Stored entries
***

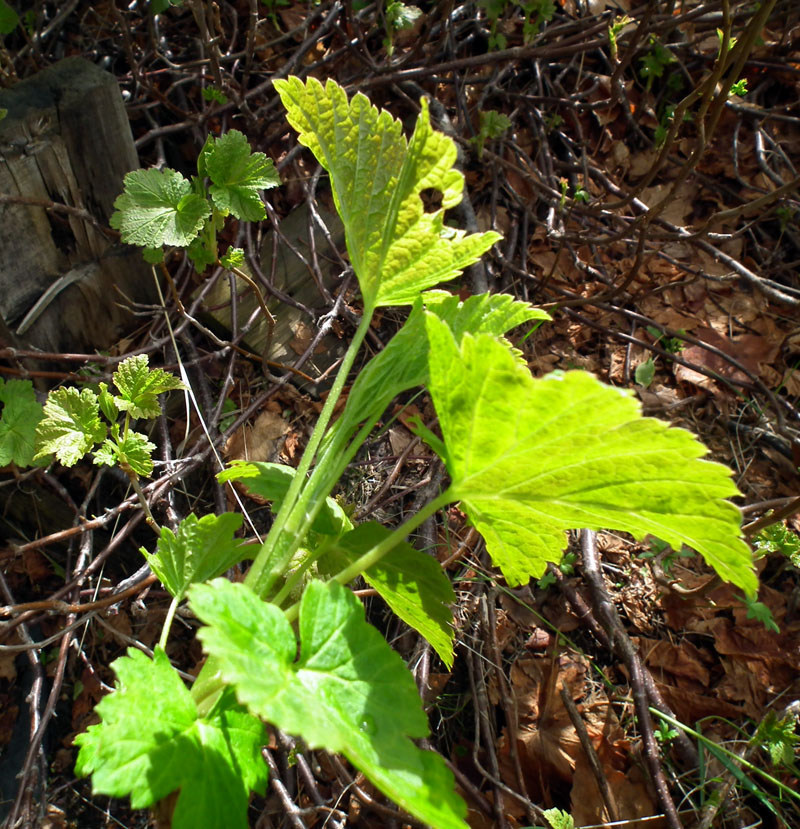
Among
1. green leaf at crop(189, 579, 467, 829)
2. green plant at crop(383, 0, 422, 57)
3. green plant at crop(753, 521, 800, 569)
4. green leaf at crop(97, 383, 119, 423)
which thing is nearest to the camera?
green leaf at crop(189, 579, 467, 829)

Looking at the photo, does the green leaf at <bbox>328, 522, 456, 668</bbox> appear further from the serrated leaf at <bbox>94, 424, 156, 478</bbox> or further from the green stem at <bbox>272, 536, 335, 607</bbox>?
the serrated leaf at <bbox>94, 424, 156, 478</bbox>

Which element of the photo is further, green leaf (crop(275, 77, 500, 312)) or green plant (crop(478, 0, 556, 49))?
green plant (crop(478, 0, 556, 49))

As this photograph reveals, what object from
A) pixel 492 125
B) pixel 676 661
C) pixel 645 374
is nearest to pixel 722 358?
pixel 645 374

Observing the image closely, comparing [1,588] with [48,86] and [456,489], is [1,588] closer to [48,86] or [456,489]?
[48,86]

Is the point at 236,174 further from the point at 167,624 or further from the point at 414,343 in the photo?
the point at 167,624

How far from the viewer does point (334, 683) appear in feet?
2.54

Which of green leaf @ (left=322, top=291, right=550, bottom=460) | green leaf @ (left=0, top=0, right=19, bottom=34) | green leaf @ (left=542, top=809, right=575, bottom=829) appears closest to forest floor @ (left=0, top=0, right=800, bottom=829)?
green leaf @ (left=542, top=809, right=575, bottom=829)

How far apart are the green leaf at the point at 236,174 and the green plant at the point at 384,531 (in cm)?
59

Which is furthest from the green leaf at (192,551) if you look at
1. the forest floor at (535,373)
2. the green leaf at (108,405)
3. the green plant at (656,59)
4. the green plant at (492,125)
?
the green plant at (656,59)

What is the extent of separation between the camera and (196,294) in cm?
224

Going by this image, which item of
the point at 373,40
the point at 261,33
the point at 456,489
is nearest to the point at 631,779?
the point at 456,489

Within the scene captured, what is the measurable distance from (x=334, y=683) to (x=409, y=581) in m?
0.34

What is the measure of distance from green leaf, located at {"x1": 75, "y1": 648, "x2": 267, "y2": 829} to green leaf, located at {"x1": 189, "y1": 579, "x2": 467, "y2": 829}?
12cm

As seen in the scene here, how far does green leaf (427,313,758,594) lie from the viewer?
2.63 ft
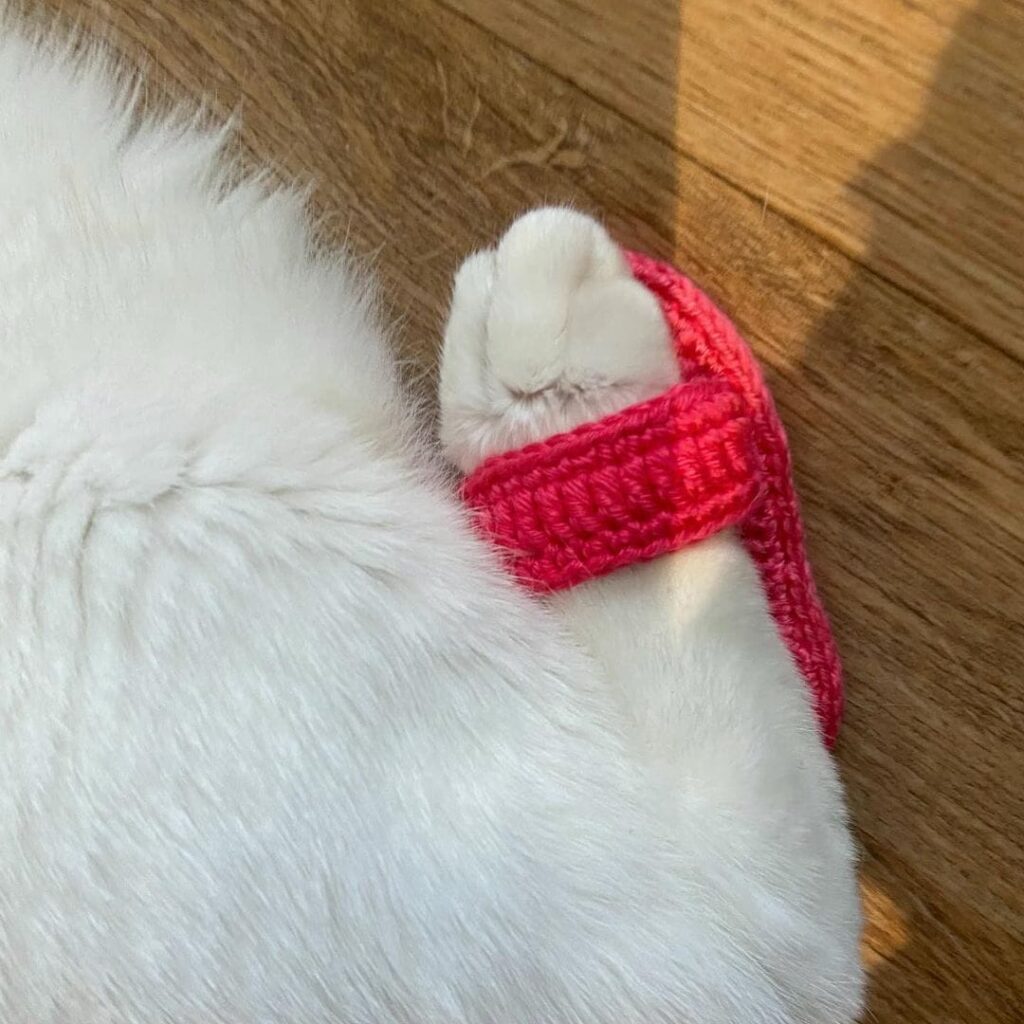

***

Convert the part of the items that opens with the line containing "What is the measure" and runs through the end of the items into a Markdown table with the columns Row and Text, skipping blank lines and omitting any pictures.

| Row | Text |
|---|---|
| 1 | What is the measure of distance from green leaf, located at {"x1": 75, "y1": 648, "x2": 267, "y2": 829} to green leaf, located at {"x1": 189, "y1": 579, "x2": 467, "y2": 829}? |
| 2 | 12cm |
| 3 | As seen in the scene here, how far does green leaf (427,313,758,594) lie from the viewer? |
| 4 | 2.63 ft |